_Goal_: Which lines of the entries below contain the word "instances", with case counting? Identify and copy each of them.

_Record excerpts_:
· · · ·

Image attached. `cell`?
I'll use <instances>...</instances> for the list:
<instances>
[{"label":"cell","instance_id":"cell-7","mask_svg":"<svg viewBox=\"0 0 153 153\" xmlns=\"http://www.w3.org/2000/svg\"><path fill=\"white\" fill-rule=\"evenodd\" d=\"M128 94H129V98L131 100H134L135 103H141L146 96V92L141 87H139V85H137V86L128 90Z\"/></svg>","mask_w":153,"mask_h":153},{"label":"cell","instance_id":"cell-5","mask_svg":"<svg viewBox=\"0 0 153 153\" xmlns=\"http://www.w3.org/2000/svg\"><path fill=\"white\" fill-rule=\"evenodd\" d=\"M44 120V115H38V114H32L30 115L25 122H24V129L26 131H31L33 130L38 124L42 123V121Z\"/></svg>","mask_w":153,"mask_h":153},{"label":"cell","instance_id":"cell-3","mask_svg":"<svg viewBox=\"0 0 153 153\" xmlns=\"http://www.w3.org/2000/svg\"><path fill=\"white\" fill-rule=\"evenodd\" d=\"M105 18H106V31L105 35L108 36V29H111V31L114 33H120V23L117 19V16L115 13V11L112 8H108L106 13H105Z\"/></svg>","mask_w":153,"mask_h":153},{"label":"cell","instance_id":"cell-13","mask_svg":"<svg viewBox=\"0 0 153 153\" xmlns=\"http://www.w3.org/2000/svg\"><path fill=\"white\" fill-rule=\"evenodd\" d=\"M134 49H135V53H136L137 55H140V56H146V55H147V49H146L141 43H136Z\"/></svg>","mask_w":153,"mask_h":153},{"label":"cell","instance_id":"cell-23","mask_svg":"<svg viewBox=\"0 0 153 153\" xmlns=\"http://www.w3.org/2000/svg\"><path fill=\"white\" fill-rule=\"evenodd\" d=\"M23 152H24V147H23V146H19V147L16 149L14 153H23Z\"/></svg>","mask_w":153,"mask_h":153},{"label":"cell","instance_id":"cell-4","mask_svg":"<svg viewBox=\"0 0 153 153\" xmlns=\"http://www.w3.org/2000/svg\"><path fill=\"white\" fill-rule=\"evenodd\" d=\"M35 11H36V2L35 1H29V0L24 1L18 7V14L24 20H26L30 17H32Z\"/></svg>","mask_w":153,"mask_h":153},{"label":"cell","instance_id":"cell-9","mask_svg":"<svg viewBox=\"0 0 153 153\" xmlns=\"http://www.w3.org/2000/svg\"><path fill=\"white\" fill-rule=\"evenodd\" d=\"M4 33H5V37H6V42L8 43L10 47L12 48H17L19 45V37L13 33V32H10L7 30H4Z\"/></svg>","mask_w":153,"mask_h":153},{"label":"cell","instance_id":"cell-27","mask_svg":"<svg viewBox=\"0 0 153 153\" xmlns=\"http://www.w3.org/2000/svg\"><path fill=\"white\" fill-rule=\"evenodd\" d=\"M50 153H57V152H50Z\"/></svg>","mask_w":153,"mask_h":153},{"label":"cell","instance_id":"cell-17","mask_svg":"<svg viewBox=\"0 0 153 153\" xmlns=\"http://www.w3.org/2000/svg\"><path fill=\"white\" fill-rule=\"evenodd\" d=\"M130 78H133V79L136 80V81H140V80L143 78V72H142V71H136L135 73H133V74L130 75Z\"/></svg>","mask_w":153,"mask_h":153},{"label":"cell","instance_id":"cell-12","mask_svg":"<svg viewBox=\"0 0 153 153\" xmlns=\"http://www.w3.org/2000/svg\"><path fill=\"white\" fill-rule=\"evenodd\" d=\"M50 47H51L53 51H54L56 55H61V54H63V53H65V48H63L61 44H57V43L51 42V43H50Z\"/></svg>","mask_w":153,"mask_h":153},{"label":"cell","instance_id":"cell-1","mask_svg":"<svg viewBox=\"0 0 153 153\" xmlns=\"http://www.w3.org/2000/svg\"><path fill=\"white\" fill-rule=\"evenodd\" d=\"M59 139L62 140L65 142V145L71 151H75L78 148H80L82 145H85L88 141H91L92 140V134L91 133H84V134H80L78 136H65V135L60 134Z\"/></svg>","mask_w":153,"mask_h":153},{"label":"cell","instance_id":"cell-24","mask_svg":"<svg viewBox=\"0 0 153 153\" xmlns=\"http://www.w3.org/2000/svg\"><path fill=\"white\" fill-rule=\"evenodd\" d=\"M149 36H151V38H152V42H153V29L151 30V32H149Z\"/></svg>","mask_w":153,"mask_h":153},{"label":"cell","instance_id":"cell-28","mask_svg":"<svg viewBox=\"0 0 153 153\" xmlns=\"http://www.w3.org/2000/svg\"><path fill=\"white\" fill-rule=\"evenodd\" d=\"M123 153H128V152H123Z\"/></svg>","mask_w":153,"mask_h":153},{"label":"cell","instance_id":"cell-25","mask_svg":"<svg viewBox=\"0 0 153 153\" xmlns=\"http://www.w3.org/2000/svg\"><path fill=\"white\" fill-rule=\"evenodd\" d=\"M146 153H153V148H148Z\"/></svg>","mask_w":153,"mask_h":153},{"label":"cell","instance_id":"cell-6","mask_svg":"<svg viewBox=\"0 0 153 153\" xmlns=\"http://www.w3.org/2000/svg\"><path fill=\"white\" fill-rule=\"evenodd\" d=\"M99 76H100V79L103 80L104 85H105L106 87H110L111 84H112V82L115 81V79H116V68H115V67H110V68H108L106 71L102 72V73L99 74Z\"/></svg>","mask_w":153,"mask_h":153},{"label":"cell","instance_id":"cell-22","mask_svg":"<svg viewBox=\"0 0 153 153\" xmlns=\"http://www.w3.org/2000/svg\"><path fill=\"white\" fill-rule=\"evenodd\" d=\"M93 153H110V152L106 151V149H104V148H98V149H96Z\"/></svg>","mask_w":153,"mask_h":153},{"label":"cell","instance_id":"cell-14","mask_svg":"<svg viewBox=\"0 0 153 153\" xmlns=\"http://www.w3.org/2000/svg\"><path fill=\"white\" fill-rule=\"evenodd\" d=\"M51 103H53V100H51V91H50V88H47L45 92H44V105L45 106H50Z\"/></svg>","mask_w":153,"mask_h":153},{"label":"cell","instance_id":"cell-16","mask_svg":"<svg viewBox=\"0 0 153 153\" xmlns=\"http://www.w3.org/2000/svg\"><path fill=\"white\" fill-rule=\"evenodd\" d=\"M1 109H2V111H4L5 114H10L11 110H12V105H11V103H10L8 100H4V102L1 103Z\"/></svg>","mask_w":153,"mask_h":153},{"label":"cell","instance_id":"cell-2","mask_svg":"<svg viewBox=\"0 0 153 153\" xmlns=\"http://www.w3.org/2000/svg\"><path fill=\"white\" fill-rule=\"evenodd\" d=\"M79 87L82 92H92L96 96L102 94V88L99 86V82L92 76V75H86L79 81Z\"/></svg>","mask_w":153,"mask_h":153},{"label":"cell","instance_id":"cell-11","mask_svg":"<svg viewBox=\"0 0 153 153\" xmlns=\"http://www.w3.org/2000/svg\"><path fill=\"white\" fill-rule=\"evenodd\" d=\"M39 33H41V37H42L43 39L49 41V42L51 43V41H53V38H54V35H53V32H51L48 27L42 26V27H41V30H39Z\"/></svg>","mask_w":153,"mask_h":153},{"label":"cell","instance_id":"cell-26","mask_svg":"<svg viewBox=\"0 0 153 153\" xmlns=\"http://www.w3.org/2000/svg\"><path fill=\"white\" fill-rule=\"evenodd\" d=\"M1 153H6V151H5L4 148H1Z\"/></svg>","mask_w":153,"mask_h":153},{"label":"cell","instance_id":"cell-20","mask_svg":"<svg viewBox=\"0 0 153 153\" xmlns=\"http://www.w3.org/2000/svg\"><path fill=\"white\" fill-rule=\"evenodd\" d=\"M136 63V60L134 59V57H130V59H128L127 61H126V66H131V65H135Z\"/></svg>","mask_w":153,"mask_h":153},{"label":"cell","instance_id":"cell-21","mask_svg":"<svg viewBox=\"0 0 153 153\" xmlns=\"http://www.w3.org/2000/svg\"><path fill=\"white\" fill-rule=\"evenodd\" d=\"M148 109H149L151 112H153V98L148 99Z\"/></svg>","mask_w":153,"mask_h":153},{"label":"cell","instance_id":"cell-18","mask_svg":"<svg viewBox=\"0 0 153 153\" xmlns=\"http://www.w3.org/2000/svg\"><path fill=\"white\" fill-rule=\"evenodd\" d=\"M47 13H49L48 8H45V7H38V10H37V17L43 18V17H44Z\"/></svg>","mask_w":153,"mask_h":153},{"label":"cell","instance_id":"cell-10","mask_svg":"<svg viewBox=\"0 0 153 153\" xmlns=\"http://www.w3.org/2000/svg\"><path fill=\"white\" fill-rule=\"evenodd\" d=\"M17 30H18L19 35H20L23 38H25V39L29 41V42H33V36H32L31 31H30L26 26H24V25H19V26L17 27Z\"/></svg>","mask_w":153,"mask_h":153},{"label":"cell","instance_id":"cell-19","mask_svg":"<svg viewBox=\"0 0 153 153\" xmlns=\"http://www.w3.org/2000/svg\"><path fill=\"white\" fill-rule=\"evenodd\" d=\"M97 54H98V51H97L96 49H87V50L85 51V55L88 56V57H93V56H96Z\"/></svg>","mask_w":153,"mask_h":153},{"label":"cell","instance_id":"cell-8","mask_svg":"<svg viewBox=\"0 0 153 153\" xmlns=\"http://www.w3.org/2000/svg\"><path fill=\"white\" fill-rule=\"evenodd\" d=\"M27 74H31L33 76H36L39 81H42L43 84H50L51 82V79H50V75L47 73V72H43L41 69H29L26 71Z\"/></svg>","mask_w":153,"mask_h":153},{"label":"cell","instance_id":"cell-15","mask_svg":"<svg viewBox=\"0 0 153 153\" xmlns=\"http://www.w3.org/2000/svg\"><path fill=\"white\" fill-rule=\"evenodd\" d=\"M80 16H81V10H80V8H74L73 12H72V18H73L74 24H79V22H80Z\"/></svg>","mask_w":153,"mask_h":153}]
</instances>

· · · ·

_Response to this exercise_:
I'll use <instances>...</instances> for the list:
<instances>
</instances>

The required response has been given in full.